Yasiel Puig has had his name dragged through the mud this offseason.

Following a down season where the outfielder only hit 11 home runs and batted .255 in 79 games, negative stories slowly circulated with Puig’s name coming up in trade rumors. In mid-November, there was the rumor created by Andy Van Slyke (father of current Dodger Scott Van Slyke) that staff ace Clayton Kershaw wanted the 25-year-old Cuban dealt. Later in the month, TMZ reported that Puig got physical with a bar manager and his own sister at a bar.

Just last week, a former Dodgers player told Bleacher Report that Puig alienated the entire clubhouse and was a terrible teammate.

“He is the worst person I’ve ever seen in this game,” a former Dodgers player said. “Ever.”

Puig’s days with the Dodgers seemed over, leading to immediate speculation that he might be part of the three-way trade with the Cincinnati Reds and Chicago White Sox involving Todd Frazier. But Puig was not one of the players that the Dodgers included in the deal.

But Puig’s rough winter might be easing up. On Friday, Jon Heyman of CBS Sports reported that TMZ’s story may not have been as bad as initially indicated.
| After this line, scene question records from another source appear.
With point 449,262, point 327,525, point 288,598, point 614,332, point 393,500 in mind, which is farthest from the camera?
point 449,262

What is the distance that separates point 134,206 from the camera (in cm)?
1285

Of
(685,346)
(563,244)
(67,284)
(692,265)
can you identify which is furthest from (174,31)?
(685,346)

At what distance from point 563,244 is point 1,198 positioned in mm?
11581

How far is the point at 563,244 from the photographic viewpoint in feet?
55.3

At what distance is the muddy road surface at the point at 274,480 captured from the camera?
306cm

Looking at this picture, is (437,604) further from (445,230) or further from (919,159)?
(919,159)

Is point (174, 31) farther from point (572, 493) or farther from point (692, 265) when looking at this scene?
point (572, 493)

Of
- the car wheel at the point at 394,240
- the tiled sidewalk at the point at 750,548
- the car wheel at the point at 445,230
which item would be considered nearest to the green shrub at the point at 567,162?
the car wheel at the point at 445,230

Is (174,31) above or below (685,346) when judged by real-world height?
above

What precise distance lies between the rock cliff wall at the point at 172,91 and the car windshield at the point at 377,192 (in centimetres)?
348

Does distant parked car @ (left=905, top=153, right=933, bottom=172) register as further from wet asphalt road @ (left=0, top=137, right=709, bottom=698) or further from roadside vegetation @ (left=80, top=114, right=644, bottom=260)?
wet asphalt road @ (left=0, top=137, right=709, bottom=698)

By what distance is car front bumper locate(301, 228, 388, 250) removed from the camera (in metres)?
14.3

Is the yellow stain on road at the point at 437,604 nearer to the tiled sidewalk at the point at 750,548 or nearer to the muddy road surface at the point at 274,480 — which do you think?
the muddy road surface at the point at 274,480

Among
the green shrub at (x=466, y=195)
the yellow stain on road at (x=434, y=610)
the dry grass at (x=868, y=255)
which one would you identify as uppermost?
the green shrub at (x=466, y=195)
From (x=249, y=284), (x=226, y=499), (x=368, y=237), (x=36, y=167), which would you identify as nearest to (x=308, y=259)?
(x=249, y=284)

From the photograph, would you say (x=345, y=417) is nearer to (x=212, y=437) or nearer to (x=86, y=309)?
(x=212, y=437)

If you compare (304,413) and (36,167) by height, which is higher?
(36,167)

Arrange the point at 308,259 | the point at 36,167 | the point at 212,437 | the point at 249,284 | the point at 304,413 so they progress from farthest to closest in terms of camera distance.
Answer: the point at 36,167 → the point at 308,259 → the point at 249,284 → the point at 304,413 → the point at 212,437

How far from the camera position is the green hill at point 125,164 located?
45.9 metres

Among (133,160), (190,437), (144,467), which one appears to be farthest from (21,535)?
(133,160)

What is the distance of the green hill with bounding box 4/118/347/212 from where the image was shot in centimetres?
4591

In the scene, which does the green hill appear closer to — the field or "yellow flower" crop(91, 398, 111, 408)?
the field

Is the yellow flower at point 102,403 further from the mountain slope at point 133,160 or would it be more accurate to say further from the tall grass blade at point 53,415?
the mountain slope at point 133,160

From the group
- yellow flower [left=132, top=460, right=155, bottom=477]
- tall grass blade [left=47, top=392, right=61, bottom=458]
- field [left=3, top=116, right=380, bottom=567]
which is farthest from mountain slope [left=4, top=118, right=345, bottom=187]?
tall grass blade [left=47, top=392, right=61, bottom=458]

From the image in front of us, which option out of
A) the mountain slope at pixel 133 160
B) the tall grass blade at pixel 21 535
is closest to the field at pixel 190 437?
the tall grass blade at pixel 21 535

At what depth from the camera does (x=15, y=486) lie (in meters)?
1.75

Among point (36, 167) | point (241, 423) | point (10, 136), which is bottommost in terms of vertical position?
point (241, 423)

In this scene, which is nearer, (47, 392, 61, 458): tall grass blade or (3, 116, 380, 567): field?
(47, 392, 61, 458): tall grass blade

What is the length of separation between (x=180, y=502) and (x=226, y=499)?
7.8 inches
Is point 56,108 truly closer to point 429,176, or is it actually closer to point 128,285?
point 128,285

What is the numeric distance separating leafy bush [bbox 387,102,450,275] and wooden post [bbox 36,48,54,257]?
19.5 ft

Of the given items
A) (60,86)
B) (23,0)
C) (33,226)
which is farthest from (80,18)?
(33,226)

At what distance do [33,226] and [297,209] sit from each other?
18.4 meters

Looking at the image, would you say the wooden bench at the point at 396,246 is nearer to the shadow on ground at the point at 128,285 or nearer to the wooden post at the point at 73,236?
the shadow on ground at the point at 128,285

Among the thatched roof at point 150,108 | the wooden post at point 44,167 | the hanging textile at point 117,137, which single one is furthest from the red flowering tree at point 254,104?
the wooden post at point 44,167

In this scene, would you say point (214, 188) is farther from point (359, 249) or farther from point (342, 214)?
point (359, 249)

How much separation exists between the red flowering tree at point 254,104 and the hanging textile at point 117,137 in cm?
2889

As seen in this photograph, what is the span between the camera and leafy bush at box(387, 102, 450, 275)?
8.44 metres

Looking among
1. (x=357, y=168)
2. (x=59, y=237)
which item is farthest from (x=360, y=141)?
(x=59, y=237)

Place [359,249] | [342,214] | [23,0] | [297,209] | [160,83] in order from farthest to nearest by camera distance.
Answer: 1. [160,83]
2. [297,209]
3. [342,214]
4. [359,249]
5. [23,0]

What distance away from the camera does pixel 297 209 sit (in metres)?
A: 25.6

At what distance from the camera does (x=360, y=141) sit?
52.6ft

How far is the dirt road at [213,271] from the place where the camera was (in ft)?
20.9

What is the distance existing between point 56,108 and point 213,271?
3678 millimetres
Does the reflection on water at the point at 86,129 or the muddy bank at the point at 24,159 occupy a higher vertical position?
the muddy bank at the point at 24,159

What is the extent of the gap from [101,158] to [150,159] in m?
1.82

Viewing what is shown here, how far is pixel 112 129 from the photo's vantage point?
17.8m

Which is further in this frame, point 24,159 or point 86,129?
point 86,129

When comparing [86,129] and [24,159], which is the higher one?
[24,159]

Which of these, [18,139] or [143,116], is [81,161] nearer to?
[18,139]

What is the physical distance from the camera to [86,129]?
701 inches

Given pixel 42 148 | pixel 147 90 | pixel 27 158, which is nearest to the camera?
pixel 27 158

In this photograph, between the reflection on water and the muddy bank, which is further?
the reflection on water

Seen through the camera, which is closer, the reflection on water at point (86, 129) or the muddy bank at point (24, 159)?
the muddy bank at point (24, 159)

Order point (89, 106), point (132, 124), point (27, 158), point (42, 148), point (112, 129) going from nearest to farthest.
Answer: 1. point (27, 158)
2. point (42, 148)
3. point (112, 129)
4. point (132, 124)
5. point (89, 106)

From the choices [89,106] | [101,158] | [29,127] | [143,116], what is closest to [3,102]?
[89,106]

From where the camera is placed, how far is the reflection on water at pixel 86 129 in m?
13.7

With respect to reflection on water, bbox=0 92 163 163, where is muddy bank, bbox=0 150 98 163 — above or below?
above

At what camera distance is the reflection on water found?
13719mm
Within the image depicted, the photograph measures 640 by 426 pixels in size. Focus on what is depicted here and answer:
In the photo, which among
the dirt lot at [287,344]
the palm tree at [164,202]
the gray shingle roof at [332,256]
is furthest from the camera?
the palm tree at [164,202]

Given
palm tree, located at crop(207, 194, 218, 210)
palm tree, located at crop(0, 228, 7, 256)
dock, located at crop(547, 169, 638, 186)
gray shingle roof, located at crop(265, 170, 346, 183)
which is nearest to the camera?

“Word from someone briefed on the encounter is that Puig originally tried to play peacemaker between his sister and her boyfriend, but was asked to leave after getting a bit loud. There may have been some disagreement about how quickly he was leaving, and bar workers are said to have physically escorted him out.

Apparently, he got hit in the eye during the escorting process, then after he broke free from their grip or they let him go, he apparently retaliated with a shot to one of the rougher bar workers.”

That’s still not good, but not as bad as Puig’s involvement was previously made out to be.

That comes after news that the outfielder returned to Cuba this week after a five-year absence, accompanying Kershaw and other Dodgers teammates on a goodwill trip intended to connect the U.S. and Cuba baseball communities.

I’m not trying to excuse Puig’s alleged actions, but perhaps we need to stop looking for excuses to vilify him without concrete evidence. He’s still a Dodger, and until a player publicly calls him out directly or he’s traded, the speculation he’s a locker room cancer probably should stop.